Robust Optimization

MoneyBestPal Team
A method that aims to find an asset allocation strategy that performs well under the worst possible scenarios of uncertainty in the inputs.

Robust portfolio optimization is a method that aims to find an asset allocation strategy that performs well under the worst possible scenarios of uncertainty in the inputs, such as returns and covariances of the assets. In contrast to the traditional method, where the inputs are taken as fixed and precise estimates based on prior data, this approach uses actual data.

Why is robust portfolio optimization important?
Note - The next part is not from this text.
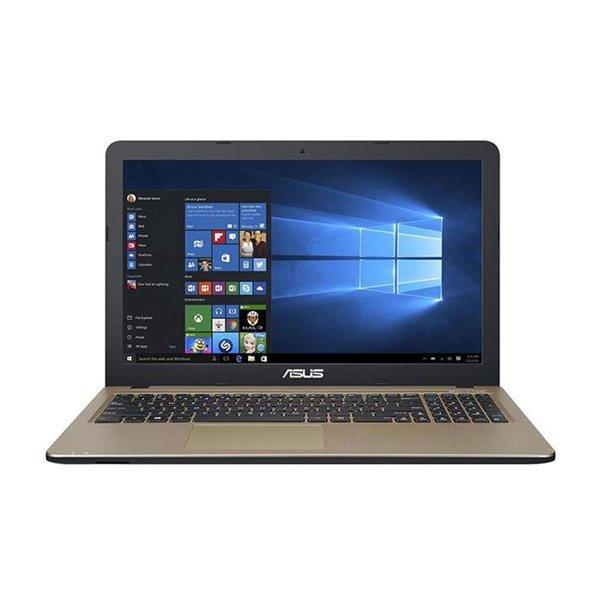 لپ تاپ ایسوس مدل F540MA N4000/4/1TB/INTEL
Because in reality, the inputs to the portfolio optimization problem are not known with certainty, but only estimated with errors. These mistakes may significantly affect the performance of the ideal portfolio. For instance, a slight inaccuracy in estimating an asset's projected return can result in a significant departure from the ideal allocation. Moreover, historical statistics could not accurately depict the distribution of future returns, particularly during periods of market volatility or regime transitions. As a result, it is wise to consider the inputs' degree of uncertainty and look for a portfolio that can withstand various contingencies.

How can we implement robust portfolio optimization?

Building robust portfolios can be done in a variety of ways by modeling the input uncertainty. One method is to employ "uncertainty sets," which are collections of potential input values that include point estimates and some variance around them. Statistical techniques, like confidence intervals, or professional judgment can be used to derive the uncertainty sets. Finding a portfolio that minimizes the worst-case objective function over all potential values in the uncertainty sets is the goal. A portfolio that minimizes the worst-case variance for a specific level of expected return, for instance, can be found using the mean-variance model.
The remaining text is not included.